#### EXERCICE COURT A:
Dans les lignes de données ci-dessous, transcrivez en liste JSON de chaînes le passage allant de la ligne qui contient « In the photograph » jusqu'à la fin de ces lignes, bornes comprises. Comptez une chaîne par ligne et omettez les lignes vides.

#### TEXTE FOURNI:
+++
Que l’on ne vienne point m’accuser de défendre les sites djihadistes, mais personne ne peut revendiquer le monopole de la vérité, et donc, toutes les sensibilités doivent pouvoir s’exprimer. Je suis un ardent défenseur du droit à l’avortement mais je considère que les « pro-vies » (les mal nommés, puisqu’ils sont souvent pour la peine capitale tout en défendant les droits du nouveau-né) ont également le droit de diffuser leurs idées.
Mais encore faudrait-il que les liens entre Merah et l’islamisme soient avérés. Il n’a pas justifié ses actes par l’attrait de 72 vierges (le Coran ne mentionne pas le nombre exacte, c’est à la tradition que l’on doit le nombre de 72) auxquels supposément (à lire l’ouvrage d’Ibn Warraq sur le sujet : Virgins ? What virgins ?) ont droit les martyrs, ni même qu’une voix divine lui ait parlé pour lui dicter ses actes ! Il a seulement évoqué la mort des enfants palestiniens et afghans. En ce sens, ses actes ne relèvent pas du religieux mais du politique. Cela ne les rend pas moins ignobles pour autant, certes, mais de fait, Merah rentre dans la même catégorie que les terroristes de l’IRA qui, par exemple, avaient posé une bombe au quartier général d’un régiment de parachutiste en représailles des événements de Bloody Sunday. On avait point, alors, et à juste titre, blâmé le « catholicisme radical », mais aujourd’hui, on pointe du doigt l’islam radical. Si le fait d’avoir assassiné les militaires peut relever d’un acte de guerre, puisque l’armée française est intervenue en Afghanistan, l’assassinat des trois enfants et de l’enseignant juifs sont l’acte peut-être l’acte d’un désaxé, sans doute d’un psychopathe, plus certainement d’un idéologue jusqu’au-boutiste, mais pourquoi vouloir mettre cela sur le compte d’un lavage de cerveau ? Pour revenir à l’IRA, la Provisional Irish Republican Army avait fait exploser deux bombes dans des pubs en Angleterre à Guildford, tuant quatre militaires et un civil et en blessant soixante-cinq autres. Ils savaient bien que des civils risquaient d’être tués, mais ils ont pensé que c’était le prix à payer pour faire passer leur « message ». Merah est un assassin d’enfant. Comme les autres. Si son cerveau a été lavé, c’est au même titre que ceux qui s’engagent dans une armée régulière ou qui font partie de groupes terroristes « classiques ».
+++
#### DONNÉES DISPONIBLES:

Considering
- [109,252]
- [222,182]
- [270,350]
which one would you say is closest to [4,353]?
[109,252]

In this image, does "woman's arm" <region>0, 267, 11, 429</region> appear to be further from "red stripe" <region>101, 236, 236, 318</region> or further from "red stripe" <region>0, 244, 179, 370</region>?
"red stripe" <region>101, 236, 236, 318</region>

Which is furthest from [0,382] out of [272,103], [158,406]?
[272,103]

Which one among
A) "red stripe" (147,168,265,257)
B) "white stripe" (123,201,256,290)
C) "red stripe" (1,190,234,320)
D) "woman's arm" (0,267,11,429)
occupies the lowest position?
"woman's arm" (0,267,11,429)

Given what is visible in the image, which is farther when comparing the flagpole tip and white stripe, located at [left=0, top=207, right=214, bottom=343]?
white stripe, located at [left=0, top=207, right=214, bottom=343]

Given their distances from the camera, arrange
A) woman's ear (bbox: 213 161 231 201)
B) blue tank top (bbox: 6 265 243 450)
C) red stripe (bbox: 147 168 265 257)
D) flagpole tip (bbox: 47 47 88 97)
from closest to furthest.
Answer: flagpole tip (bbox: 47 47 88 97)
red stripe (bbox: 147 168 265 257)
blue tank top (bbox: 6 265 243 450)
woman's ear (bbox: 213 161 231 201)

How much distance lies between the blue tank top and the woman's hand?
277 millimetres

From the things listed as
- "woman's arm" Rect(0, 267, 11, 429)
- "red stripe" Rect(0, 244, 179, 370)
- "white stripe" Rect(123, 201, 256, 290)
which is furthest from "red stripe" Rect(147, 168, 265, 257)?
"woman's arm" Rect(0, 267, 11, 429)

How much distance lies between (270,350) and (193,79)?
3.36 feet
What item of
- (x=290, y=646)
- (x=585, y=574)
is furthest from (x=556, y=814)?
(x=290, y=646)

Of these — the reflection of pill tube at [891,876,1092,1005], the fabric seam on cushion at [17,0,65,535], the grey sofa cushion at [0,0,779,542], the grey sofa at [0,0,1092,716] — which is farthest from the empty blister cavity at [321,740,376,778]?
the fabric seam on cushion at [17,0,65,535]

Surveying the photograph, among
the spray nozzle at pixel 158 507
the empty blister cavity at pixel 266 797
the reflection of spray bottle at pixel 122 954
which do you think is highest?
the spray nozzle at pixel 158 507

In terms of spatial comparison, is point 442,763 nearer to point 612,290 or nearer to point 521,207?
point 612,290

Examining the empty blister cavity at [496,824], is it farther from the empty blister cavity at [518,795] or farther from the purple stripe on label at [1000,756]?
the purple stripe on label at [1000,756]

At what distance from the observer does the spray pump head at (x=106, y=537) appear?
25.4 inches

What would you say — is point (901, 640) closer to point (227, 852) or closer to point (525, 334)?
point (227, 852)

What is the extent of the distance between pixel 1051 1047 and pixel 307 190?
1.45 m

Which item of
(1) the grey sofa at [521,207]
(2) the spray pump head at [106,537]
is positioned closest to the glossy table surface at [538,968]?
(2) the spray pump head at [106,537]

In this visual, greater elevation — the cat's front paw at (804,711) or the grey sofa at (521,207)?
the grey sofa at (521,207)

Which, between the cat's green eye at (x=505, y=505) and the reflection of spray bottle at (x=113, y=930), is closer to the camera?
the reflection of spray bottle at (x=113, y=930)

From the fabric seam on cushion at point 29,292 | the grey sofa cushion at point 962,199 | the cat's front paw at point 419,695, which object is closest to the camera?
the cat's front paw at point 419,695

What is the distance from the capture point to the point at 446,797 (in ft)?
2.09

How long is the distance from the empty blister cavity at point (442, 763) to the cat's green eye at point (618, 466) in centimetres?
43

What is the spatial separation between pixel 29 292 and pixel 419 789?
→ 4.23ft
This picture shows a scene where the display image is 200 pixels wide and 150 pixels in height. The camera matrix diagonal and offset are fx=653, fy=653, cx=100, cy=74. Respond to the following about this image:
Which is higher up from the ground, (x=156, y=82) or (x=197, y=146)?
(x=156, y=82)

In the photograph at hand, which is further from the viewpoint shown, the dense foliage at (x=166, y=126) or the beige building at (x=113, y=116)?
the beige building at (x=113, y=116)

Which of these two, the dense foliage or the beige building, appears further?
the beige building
+++
#### EXERCICE COURT B:
Reproduisez à l'identique le passage du texte fourni qui va de « Que l’on ne » jusqu'à « diffuser leurs idées. ».

#### RÉPONSE RÉDIGÉE A:
[
  "In the photograph at hand, which is further from the viewpoint shown, the dense foliage at (x=166, y=126) or the beige building at (x=113, y=116)?",
  "the beige building at (x=113, y=116)",
  "Which of these two, the dense foliage or the beige building, appears further?",
  "the beige building"
]

#### RÉPONSE RÉDIGÉE B:
Que l’on ne vienne point m’accuser de défendre les sites djihadistes, mais personne ne peut revendiquer le monopole de la vérité, et donc, toutes les sensibilités doivent pouvoir s’exprimer. Je suis un ardent défenseur du droit à l’avortement mais je considère que les « pro-vies » (les mal nommés, puisqu’ils sont souvent pour la peine capitale tout en défendant les droits du nouveau-né) ont également le droit de diffuser leurs idées.